#### Task input
/---

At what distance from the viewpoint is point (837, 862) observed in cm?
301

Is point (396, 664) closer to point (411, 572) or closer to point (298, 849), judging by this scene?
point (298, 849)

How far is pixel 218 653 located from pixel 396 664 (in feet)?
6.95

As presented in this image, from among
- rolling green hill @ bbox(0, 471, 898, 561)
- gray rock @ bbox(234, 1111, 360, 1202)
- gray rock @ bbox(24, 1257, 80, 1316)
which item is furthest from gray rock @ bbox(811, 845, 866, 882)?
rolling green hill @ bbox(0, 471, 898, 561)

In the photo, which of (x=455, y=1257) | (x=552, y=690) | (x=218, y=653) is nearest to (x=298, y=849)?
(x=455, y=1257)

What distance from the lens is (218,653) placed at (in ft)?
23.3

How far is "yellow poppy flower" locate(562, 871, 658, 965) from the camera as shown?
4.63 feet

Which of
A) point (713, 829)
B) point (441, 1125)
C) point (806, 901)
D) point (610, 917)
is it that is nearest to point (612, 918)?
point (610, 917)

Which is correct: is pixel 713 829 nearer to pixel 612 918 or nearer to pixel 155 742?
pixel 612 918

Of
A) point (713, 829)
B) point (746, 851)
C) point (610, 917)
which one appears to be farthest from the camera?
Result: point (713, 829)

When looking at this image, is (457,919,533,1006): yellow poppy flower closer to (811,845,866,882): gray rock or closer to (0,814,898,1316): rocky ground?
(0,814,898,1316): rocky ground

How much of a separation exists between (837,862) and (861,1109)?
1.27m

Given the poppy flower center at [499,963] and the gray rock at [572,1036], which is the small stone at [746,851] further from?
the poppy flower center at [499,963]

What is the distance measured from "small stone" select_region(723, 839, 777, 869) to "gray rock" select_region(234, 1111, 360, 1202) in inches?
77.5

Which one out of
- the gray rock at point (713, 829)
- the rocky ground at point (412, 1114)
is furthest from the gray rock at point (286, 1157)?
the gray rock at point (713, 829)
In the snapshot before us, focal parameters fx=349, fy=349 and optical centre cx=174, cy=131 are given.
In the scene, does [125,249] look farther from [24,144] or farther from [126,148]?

\---

#### The exercise
Convert each line of the listing above into a JSON array of strings, with one string per line and blank lines omitted.

#### Output of the exercise
[
  "At what distance from the viewpoint is point (837, 862) observed in cm?",
  "301",
  "Is point (396, 664) closer to point (411, 572) or closer to point (298, 849), judging by this scene?",
  "point (298, 849)",
  "How far is pixel 218 653 located from pixel 396 664 (in feet)?",
  "6.95",
  "As presented in this image, from among",
  "- rolling green hill @ bbox(0, 471, 898, 561)",
  "- gray rock @ bbox(234, 1111, 360, 1202)",
  "- gray rock @ bbox(24, 1257, 80, 1316)",
  "which item is furthest from gray rock @ bbox(811, 845, 866, 882)?",
  "rolling green hill @ bbox(0, 471, 898, 561)",
  "In the photo, which of (x=455, y=1257) | (x=552, y=690) | (x=218, y=653) is nearest to (x=298, y=849)?",
  "(x=455, y=1257)",
  "What distance from the lens is (218,653) placed at (in ft)?",
  "23.3",
  "How far is \"yellow poppy flower\" locate(562, 871, 658, 965) from the camera as shown?",
  "4.63 feet",
  "Which of",
  "A) point (713, 829)",
  "B) point (441, 1125)",
  "C) point (806, 901)",
  "D) point (610, 917)",
  "is it that is nearest to point (612, 918)?",
  "point (610, 917)",
  "Which is correct: is pixel 713 829 nearer to pixel 612 918 or nearer to pixel 155 742?",
  "pixel 612 918",
  "Of",
  "A) point (713, 829)",
  "B) point (746, 851)",
  "C) point (610, 917)",
  "which one appears to be farthest from the camera?",
  "Result: point (713, 829)",
  "When looking at this image, is (457,919,533,1006): yellow poppy flower closer to (811,845,866,882): gray rock or closer to (0,814,898,1316): rocky ground?",
  "(0,814,898,1316): rocky ground",
  "How much of a separation exists between (837,862) and (861,1109)?",
  "1.27m",
  "Given the poppy flower center at [499,963] and the gray rock at [572,1036], which is the small stone at [746,851] further from?",
  "the poppy flower center at [499,963]",
  "What is the distance measured from \"small stone\" select_region(723, 839, 777, 869) to \"gray rock\" select_region(234, 1111, 360, 1202) in inches?",
  "77.5",
  "Which one out of",
  "- the gray rock at point (713, 829)",
  "- the rocky ground at point (412, 1114)",
  "is furthest from the gray rock at point (286, 1157)?",
  "the gray rock at point (713, 829)",
  "In the snapshot before us, focal parameters fx=349, fy=349 and optical centre cx=174, cy=131 are given.",
  "In the scene, does [125,249] look farther from [24,144] or farther from [126,148]?"
]